Format everything from the line containing "As measured from" down to the end of the listing below as a Markdown table with columns Row and Line, one numbered row per line. Skip blank lines and leave the pictures out.

*** Data provided ***

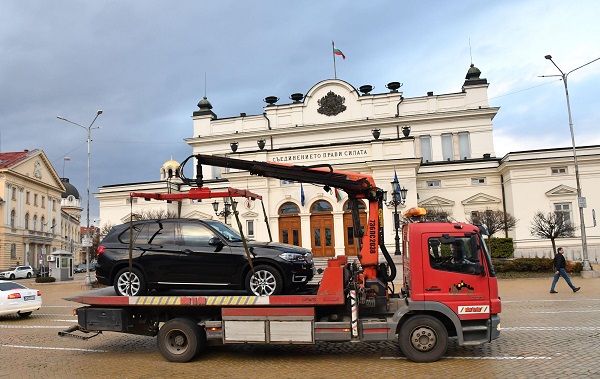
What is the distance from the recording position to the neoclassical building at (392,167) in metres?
36.8

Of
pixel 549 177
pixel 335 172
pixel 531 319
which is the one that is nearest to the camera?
pixel 335 172

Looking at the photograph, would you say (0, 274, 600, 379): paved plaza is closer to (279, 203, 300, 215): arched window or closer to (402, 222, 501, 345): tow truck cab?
(402, 222, 501, 345): tow truck cab

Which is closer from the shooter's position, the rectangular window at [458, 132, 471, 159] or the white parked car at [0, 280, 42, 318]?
the white parked car at [0, 280, 42, 318]

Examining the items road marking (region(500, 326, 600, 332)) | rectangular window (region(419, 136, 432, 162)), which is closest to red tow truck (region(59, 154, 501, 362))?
road marking (region(500, 326, 600, 332))

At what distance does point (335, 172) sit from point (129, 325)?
5.24m

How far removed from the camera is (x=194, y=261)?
31.1ft

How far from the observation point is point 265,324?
889 cm

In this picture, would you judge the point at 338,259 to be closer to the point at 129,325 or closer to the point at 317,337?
the point at 317,337

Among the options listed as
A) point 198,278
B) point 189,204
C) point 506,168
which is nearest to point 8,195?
point 189,204

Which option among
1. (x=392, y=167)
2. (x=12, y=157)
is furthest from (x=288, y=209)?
(x=12, y=157)

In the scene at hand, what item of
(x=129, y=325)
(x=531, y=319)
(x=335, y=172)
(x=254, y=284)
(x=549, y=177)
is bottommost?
(x=531, y=319)

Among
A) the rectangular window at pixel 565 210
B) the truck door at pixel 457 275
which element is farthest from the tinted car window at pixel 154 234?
the rectangular window at pixel 565 210

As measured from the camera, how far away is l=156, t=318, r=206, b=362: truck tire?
9.24m

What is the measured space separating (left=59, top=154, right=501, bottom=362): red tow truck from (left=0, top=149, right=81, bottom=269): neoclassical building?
184ft
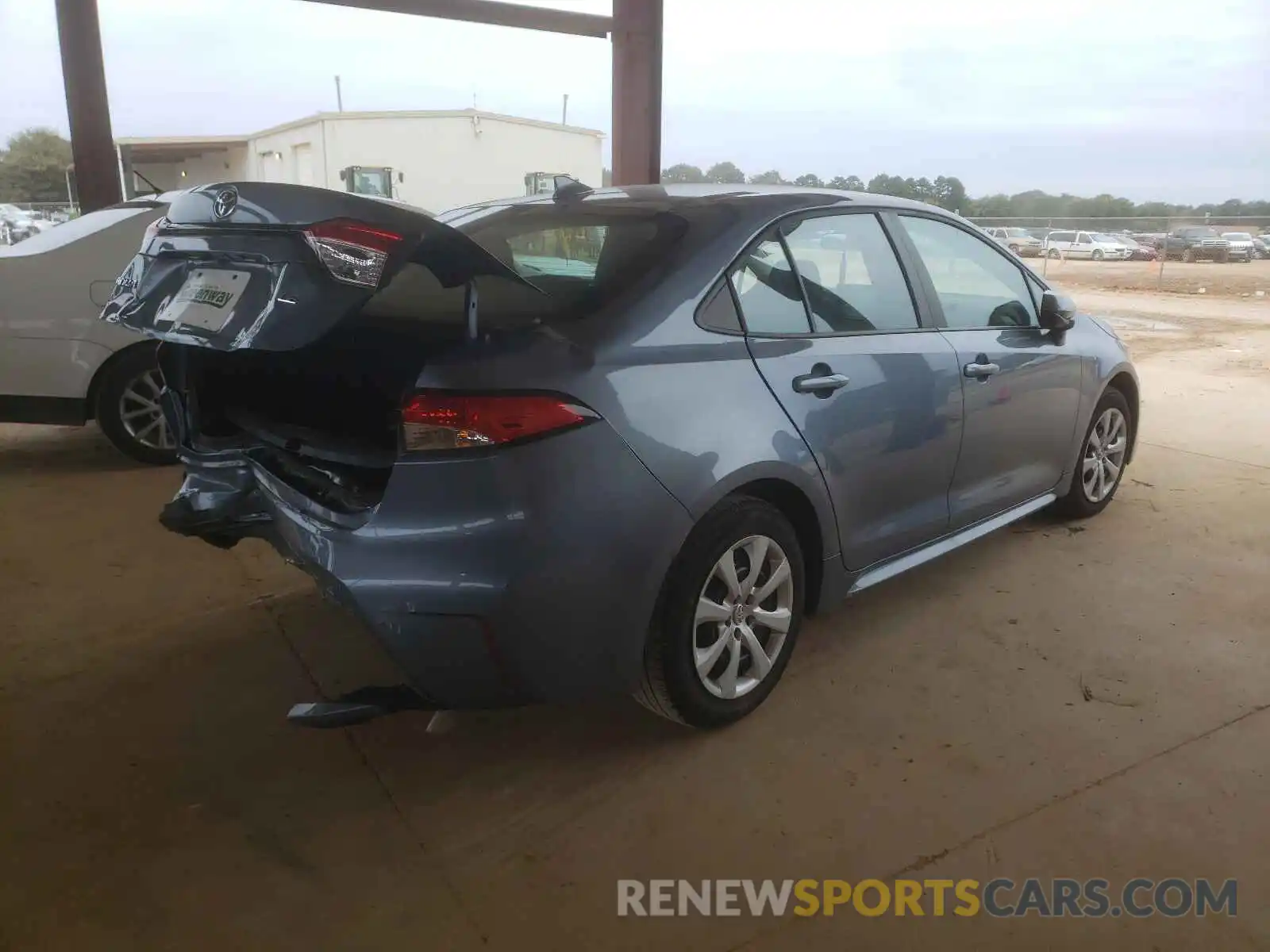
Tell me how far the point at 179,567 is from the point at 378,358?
1982 millimetres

***

→ The reply:
| Row | Line |
|---|---|
| 1 | As measured from the camera, how far away is l=156, t=318, r=206, b=362: truck tire? |
| 2 | 9.24m |
| 3 | What is the measured space separating (left=59, top=154, right=501, bottom=362): red tow truck from (left=0, top=149, right=81, bottom=269): neoclassical building? |
| 4 | 184ft |
| 5 | Tell me how far the point at 179,567 is from the point at 378,358? |
| 6 | 1982 millimetres |